Lesson 4 — Dead Letter Queues

Module: Data Pipelines — M05: Delivery Guarantees and Fault Tolerance Position: Lesson 4 of 4 Source: Fundamentals of Data Engineering — Joe Reis & Matt Housley, Chapter 7 (Error Handling and Dead-Letter Queues); Kafka: The Definitive Guide — Shapira, Palino, Sivaram, Petty, Chapter 9 (Failure Handling and Reprocessing)

Context

The retry policy from Module 2 L3 covers transient errors — the network blip, the broker leader election, the partner API hiccup. The idempotency machinery from M5 L2 absorbs the duplicates that retries inevitably produce. The checkpoint machinery from L3 lets the pipeline recover its state across restart. The combination handles every recoverable failure mode the SDA pipeline encounters.

It does not handle permanent failures. Some events cannot be processed regardless of how many times they are retried. A frame from the radar source whose binary payload cannot be deserialized — the wire format does not match the protocol the operator was built against, possibly because the radar's firmware was upgraded without coordination. An observation referencing a satellite catalog ID that has been decommissioned for orbit burn — the record is internally consistent but references state that no longer exists. An ISL beacon's state vector with an impossible-physics value (radius below Earth's surface, velocity above c) that violates the operator's input invariants. Retrying these does not help; every retry produces the same error, and the operator's retry-budget eventually exhausts. Dropping them silently violates the audit requirement that every observation is accounted for.

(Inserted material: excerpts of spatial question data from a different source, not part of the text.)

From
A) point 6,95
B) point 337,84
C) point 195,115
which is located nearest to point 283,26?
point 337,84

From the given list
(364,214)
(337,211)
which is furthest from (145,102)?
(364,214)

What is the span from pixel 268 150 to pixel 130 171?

The third path is the dead-letter queue — a separate sink, distinct from the main pipeline, that receives events the operator cannot process. Each entry carries the original event plus enough metadata for an engineer to investigate: the error kind, the operator name, the timestamp, the retry attempts that were tried. The DLQ is not a discard bucket; it is a debug tool and a re-processing source. Engineers inspect it during incident response; engineers re-inject from it when the underlying issue is fixed. The pattern is universal in production streaming systems; this lesson develops it for SDA's pipeline.

Core Concepts

The Retry-Disposition Decision Tree

Every error from an operator's hot path classifies into one of three buckets.

Transient (Retry). Network errors, 5xx responses, timeouts, broker leader-elections. Will resolve on retry given enough time. The retry wrapper from M2 L3 handles these with decorrelated-jitter backoff. The operator's retry budget bounds the time spent retrying.

Permanent (DLQ). Deserialization errors, schema-mismatch errors, validation failures, references to non-existent state. Will NOT resolve on retry — every attempt produces the same error. Routes to the DLQ for human-investigable handling. Does not consume retry budget.

Discardable (drop). Invariant violations that should be dropped silently without operational attention. The radar frame whose wire format declares a length larger than the maximum permitted — a clear bug at the source, not worth investigating, not worth re-processing. Drops with a metric increment.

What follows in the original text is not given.